O futuro da humanidade não é homo œconomicus. O Patriarcado Ecumênico, que nas últimas décadas foi pioneiro no domínio da proteção da criação, continuará as suas iniciativas ecológicas, a organização de conferências ecológicas, a mobilização dos seus fiéis e especialmente dos jovens, a promoção da proteção do meio ambiente como tema fundamental para o diálogo inter-religioso e iniciativas comuns das religiões, os contatos com os líderes políticos e as instituições, a cooperação com organizações ambientalistas e com os movimentos ecológicos. É evidente que a colaboração para a proteção ambiental cria novas vias de comunicação e possibilidade de novas ações comuns.
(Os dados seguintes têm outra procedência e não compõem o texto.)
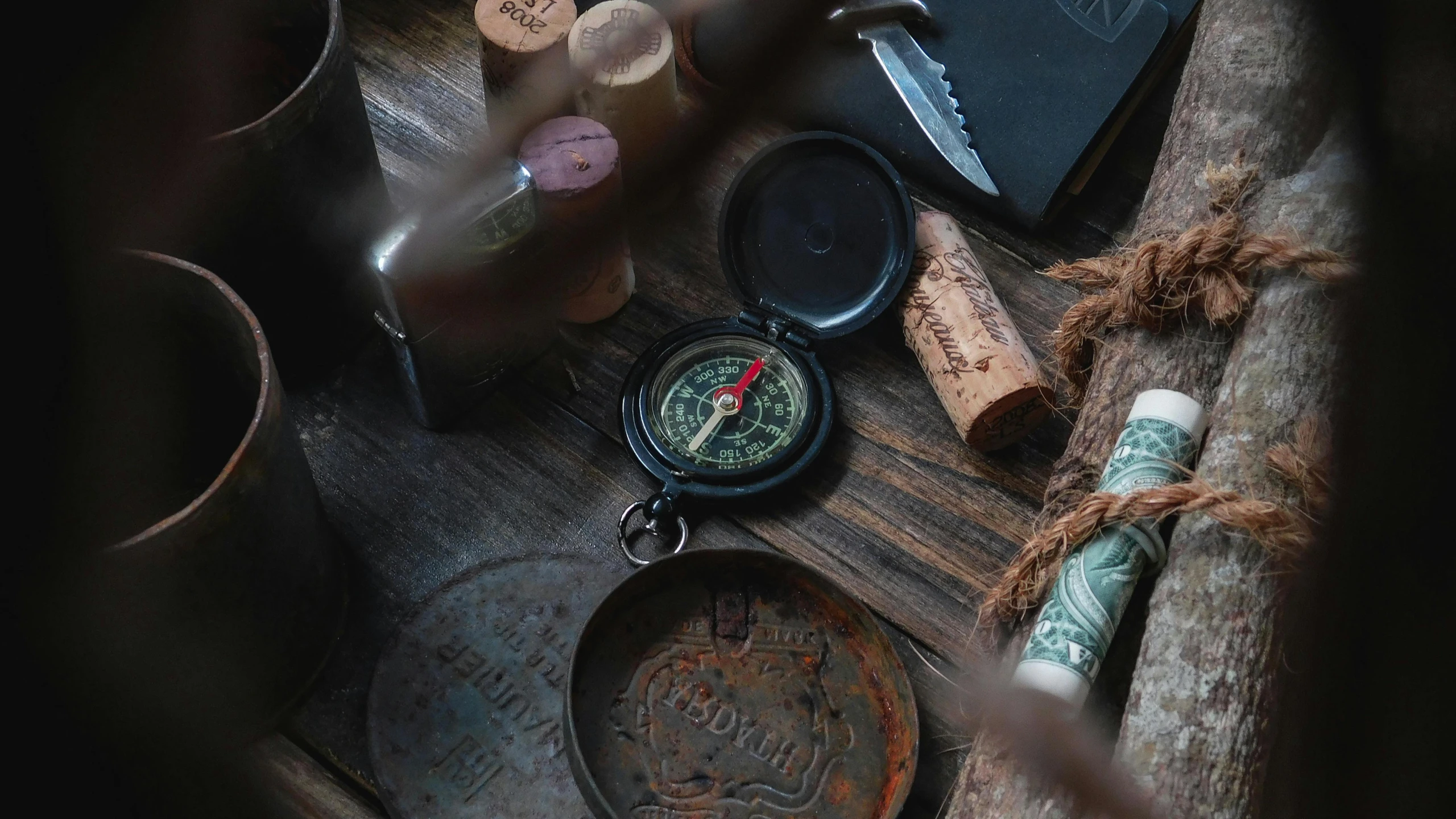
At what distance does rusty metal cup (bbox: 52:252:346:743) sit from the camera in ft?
2.31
Repetimos que as atividades ambientais do patriarcado ecumênico são uma extensão de sua autoconsciência eclesiológica e não constituem uma simples reação circunstancial a um novo fenômeno. A própria vida da Igreja é uma ecologia aplicada. Os sacramentos da Igreja, toda a sua vida de culto, a sua ascese e vida comunitária, a vida quotidiana dos seus fiéis, exprimem e geram o mais profundo respeito pela criação. A sensibilidade ecológica da ortodoxia não foi criada, mas emergiu da crise ambiental contemporânea. A luta pela proteção da criação é uma dimensão central da nossa fé. O respeito ao meio ambiente é um ato de doxologia do nome de Deus, enquanto a destruição da criação é uma ofensa ao Criador, totalmente inconciliável com os princípios fundamentais da teologia cristã.
Ilustres irmãos e filhos amadíssimos, os valores favoráveis à ecologia da tradição ortodoxa, precioso patrimônio dos Padres, constituem uma barreira contra a cultura, cujo fundamento axiológico é o domínio do homem sobre a natureza. A fé em Cristo inspira e fortalece o empenho humano mesmo diante de desafios imensos. Na perspectiva da fé, podemos descobrir e avaliar não só as dimensões problemáticas, mas também as possibilidades e as perspectivas positivas da civilização contemporânea. Pedimos aos jovens homens e mulheres ortodoxos que entendam a importância de viver como cristãos fiéis e pessoas contemporâneas. A fé no destino eterno do homem fortalece nosso testemunho no mundo.
Nesse espírito, do Fanar, desejamos a todos um novo ano eclesial propício e abençoado, fecundo de ações a exemplo de Cristo, para o benefício de toda a criação e para a glória do Criador onisciente de todas as coisas. E invocamos sobre vocês, pelas intercessões da Santíssima Theotokos, da Pammakaristos, a graça e a misericórdia do Deus das maravilhas.